You are viewing a plain text version of this content. The canonical link for it is here.

Posted to user@cassandra.apache.org by Michael Moores <mm...@real.com> on 2010/10/14 02:39:37 UTC

0.7.0-beta2 and Hadoop

What version of hadoop should i be using with cassandra 0.7.0-beta2?
I am using the latest version 21.0.

Just running a modified version of the WordCount example:
https://svn.apache.org/repos/asf/cassandra/trunk/contrib/word_count/src/

I get a linkage error thrown from the getSplits method.

Exception in thread "main" java.lang.IncompatibleClassChangeError: Found interface org.apache.hadoop.mapreduce.JobContext, but class was expected
        at org.apache.cassandra.hadoop.ColumnFamilyInputFormat.getSplits(ColumnFamilyInputFormat.java:88)
        at org.apache.hadoop.mapreduce.JobSubmitter.writeNewSplits(JobSubmitter.java:401)
        at org.apache.hadoop.mapreduce.JobSubmitter.writeSplits(JobSubmitter.java:418)
        at org.apache.hadoop.mapreduce.JobSubmitter.submitJobInternal(JobSubmitter.java:338)
        at org.apache.hadoop.mapreduce.Job.submit(Job.java:960)
        at org.apache.hadoop.mapreduce.Job.waitForCompletion(Job.java:976)

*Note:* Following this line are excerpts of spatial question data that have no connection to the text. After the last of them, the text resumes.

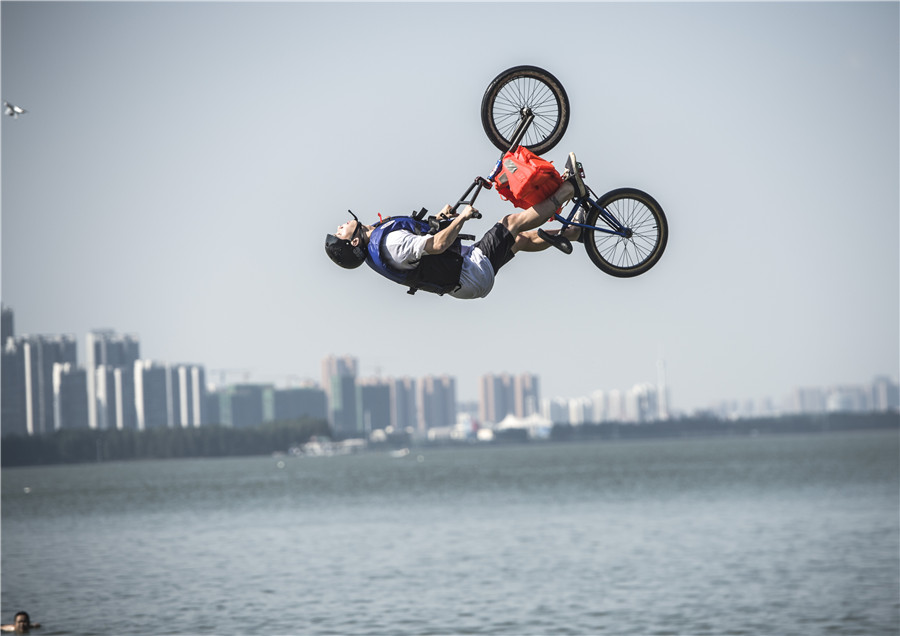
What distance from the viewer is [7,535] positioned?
240ft

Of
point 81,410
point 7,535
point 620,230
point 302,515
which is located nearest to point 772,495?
point 302,515

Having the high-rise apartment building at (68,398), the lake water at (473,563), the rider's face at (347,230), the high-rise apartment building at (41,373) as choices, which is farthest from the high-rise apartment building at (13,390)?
the rider's face at (347,230)

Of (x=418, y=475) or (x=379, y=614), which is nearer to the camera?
(x=379, y=614)

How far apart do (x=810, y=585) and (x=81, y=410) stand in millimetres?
172314

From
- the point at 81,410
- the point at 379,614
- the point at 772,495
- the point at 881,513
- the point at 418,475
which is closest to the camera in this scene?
the point at 379,614

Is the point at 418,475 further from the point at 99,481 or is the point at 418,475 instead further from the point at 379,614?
the point at 379,614

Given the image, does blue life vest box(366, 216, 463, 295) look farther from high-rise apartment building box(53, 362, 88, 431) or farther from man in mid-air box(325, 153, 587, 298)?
high-rise apartment building box(53, 362, 88, 431)

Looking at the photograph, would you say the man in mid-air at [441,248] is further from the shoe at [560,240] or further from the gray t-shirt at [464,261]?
the shoe at [560,240]

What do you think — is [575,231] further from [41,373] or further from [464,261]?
[41,373]

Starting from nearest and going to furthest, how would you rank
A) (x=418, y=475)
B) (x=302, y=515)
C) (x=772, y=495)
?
(x=302, y=515) < (x=772, y=495) < (x=418, y=475)

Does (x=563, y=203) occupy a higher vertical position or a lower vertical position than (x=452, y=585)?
higher

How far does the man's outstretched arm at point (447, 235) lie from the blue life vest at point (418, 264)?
193 mm

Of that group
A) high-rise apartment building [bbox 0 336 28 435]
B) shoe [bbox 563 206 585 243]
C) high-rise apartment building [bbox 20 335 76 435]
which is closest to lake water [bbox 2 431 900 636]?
shoe [bbox 563 206 585 243]

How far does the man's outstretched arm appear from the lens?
30.5 feet
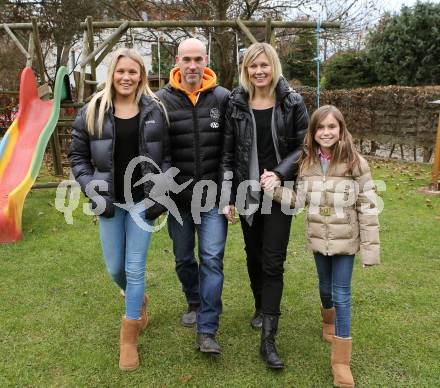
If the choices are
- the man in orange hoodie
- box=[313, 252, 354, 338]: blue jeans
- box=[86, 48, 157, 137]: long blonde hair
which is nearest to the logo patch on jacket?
the man in orange hoodie

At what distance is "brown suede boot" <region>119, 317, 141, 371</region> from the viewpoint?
299 centimetres

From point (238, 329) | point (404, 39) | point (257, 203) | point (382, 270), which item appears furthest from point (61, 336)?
→ point (404, 39)

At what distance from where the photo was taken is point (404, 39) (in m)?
17.9

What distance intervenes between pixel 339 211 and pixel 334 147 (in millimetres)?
379

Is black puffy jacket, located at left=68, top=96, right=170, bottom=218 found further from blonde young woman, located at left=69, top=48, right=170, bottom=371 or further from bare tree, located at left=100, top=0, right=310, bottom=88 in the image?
bare tree, located at left=100, top=0, right=310, bottom=88

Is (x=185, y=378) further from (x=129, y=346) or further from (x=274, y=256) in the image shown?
(x=274, y=256)

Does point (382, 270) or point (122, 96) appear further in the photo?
point (382, 270)

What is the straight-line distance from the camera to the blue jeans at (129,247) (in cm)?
302

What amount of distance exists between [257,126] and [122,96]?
0.87 m

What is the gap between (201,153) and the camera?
3102mm

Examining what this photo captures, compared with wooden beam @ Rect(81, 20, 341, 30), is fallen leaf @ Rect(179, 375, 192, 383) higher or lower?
lower

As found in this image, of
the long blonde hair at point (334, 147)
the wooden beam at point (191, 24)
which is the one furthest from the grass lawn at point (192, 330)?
the wooden beam at point (191, 24)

Re: 0.7.0-beta2 and Hadoop

Posted by Michael Moores <mm...@real.com>.

I SOLVED the problem.
It was my misunderstanding of how the cassandra connection is being used for calling getSlices().

On Oct 14, 2010, at 10:06 AM, Michael Moores wrote:

Ok I moved back to hadoop 20.2 and the WordCount example is doing better.
But I am still seeing a problem, that may be due to my lack of experience w/ hadoop.
I am running "hadoop jar..." on my JobTracker/NameNode machine, which is not running Cassandra.
I have DataNode/TaskTracker running on all cassandra nodes, with my ConfigHelper set up to talk to cassandra on localhost.
When I run the job, I see it can't connect:  (I renamed the main class to "ProfileStats")

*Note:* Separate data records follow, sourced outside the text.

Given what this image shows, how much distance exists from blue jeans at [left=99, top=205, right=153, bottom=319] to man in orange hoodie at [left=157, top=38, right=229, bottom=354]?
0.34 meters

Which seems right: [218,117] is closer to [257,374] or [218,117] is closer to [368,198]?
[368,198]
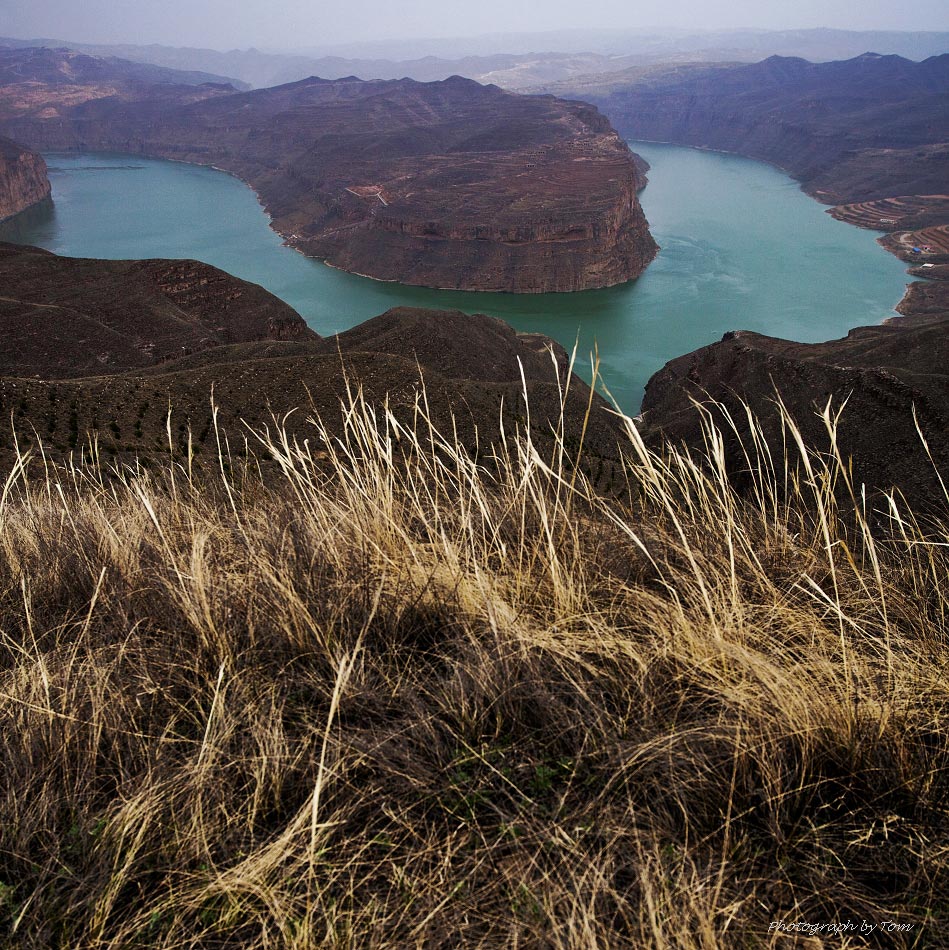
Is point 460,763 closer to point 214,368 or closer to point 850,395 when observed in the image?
point 850,395

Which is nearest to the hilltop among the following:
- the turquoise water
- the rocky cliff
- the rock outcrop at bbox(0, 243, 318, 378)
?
the rock outcrop at bbox(0, 243, 318, 378)

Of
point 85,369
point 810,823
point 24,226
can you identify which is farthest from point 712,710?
point 24,226

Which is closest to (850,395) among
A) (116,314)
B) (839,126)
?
(116,314)

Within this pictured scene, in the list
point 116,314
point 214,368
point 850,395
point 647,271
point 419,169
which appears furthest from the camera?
point 419,169

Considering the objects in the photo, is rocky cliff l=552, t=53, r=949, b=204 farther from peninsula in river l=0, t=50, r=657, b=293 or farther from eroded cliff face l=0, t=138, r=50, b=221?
eroded cliff face l=0, t=138, r=50, b=221

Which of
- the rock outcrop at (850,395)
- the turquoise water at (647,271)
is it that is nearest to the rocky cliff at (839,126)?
the turquoise water at (647,271)

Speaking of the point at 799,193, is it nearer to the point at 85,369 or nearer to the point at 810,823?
the point at 85,369
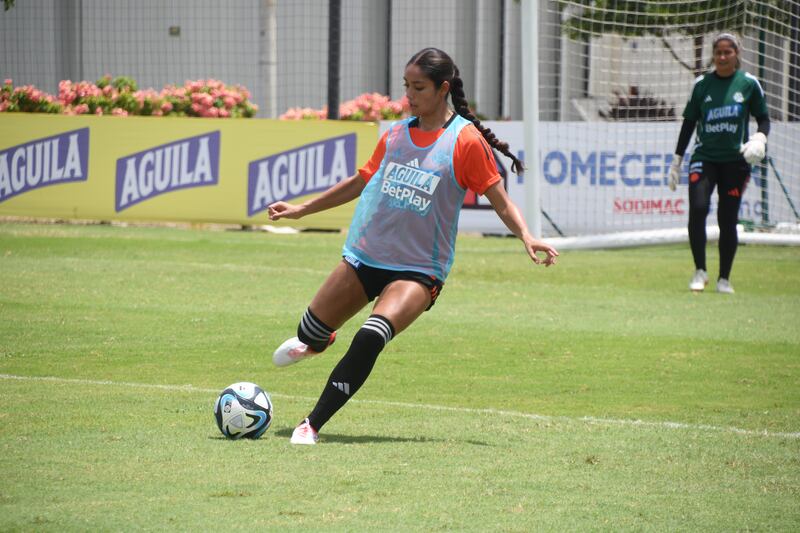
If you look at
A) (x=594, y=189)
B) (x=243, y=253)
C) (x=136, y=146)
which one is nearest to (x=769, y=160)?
(x=594, y=189)

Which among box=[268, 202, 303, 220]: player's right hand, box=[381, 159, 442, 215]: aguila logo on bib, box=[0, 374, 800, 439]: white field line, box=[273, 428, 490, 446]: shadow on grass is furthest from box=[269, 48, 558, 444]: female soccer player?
box=[0, 374, 800, 439]: white field line

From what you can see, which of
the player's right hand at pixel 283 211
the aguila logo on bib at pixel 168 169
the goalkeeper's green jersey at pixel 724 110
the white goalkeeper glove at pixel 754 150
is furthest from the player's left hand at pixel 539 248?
the aguila logo on bib at pixel 168 169

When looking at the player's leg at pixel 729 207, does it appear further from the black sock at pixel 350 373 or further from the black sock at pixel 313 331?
the black sock at pixel 350 373

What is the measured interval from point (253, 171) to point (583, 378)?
11.2m

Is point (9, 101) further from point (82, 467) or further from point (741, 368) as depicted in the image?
point (82, 467)

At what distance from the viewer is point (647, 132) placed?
17672 millimetres

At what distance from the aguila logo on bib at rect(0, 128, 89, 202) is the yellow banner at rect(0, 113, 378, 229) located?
15mm

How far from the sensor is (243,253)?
50.8 feet

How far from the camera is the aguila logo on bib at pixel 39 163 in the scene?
19.0 meters

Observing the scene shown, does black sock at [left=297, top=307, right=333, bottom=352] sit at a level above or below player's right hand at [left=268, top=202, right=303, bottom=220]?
below

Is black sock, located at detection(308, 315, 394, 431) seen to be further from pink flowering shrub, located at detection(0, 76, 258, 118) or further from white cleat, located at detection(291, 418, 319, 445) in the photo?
pink flowering shrub, located at detection(0, 76, 258, 118)

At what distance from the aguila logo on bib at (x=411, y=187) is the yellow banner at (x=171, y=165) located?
12.0 metres

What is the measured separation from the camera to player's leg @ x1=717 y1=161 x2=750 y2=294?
12531 millimetres

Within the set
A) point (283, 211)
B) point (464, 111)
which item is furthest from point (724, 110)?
point (283, 211)
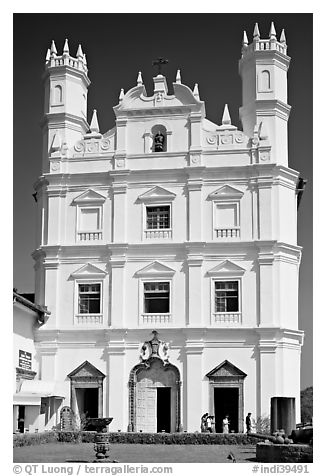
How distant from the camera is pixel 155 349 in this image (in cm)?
3466

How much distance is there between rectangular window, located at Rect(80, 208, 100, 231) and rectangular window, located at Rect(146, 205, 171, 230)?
2.03 meters

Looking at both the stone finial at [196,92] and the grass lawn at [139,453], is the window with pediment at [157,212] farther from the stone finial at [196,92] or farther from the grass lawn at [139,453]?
the grass lawn at [139,453]

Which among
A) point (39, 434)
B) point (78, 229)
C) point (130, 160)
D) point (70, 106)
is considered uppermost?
point (70, 106)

[hadoop@kv-app01 test]$ hadoop jar hadoop-cassandra-0.0.1-SNAPSHOT.jar com.real.uds.hadoop.ProfileStats xyz -libjars ./cassandra-0.7.0-beta2.jar ./libthrift-r959516.jar
10/10/14 09:57:57 INFO hadoop.ProfileStats: main: adding jars...
10/10/14 09:57:58 INFO hadoop.ProfileStats: output reducer type: filesystem
10/10/14 09:57:58 INFO hadoop.ProfileStats: main: adding jars AGAIN...
Exception in thread "main" java.io.IOException: unable to connect to server
        at org.apache.cassandra.hadoop.ColumnFamilyInputFormat.createConnection(ColumnFamilyInputFormat.java:205)
..
Caused by: java.net.ConnectException: Connection refused
        at java.net.PlainSocketImpl.socketConnect(Native Method)

Should I expect my job to be executed on the TaskTracker nodes?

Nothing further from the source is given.